DIRECTIONS FOR THIS TASK: Look for the line containing "category: pukeko" in the entries below, then print that line and all that follow it exactly.
+ + + +
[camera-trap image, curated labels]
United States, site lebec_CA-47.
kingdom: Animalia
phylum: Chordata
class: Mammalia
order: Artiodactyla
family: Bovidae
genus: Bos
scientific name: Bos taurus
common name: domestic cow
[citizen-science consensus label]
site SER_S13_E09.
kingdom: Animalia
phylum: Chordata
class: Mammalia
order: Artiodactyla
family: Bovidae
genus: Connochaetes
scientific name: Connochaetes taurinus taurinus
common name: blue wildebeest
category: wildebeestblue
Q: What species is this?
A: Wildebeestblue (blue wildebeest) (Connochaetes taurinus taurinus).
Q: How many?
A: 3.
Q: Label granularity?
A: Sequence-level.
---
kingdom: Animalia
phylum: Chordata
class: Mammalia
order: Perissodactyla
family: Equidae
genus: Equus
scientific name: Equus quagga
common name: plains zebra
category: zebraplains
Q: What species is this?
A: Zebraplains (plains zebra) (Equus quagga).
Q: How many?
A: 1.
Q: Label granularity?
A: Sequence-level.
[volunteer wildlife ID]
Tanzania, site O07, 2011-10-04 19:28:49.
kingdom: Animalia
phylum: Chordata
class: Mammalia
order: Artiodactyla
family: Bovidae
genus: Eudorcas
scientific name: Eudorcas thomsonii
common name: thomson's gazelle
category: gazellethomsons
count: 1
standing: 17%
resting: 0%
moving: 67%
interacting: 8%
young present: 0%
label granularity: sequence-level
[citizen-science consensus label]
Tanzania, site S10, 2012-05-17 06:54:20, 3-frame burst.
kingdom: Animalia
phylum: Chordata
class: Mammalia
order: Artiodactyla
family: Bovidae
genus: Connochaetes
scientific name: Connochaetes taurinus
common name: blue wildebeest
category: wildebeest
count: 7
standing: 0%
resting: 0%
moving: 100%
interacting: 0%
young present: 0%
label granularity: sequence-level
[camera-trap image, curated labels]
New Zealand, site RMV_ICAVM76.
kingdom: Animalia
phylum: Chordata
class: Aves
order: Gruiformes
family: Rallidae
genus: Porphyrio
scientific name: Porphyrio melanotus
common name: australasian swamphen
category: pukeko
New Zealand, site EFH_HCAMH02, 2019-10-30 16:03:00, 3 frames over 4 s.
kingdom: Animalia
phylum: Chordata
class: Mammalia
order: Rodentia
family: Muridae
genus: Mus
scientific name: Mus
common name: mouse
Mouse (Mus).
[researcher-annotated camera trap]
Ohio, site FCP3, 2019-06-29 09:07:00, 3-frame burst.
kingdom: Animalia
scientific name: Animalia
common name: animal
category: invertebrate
+ + + +
ANSWER TO THE EXERCISE:
category: pukeko
New Zealand, site EFH_HCAMH02, 2019-10-30 16:03:00, 3 frames over 4 s.
kingdom: Animalia
phylum: Chordata
class: Mammalia
order: Rodentia
family: Muridae
genus: Mus
scientific name: Mus
common name: mouse
Mouse (Mus).
[researcher-annotated camera trap]
Ohio, site FCP3, 2019-06-29 09:07:00, 3-frame burst.
kingdom: Animalia
scientific name: Animalia
common name: animal
category: invertebrate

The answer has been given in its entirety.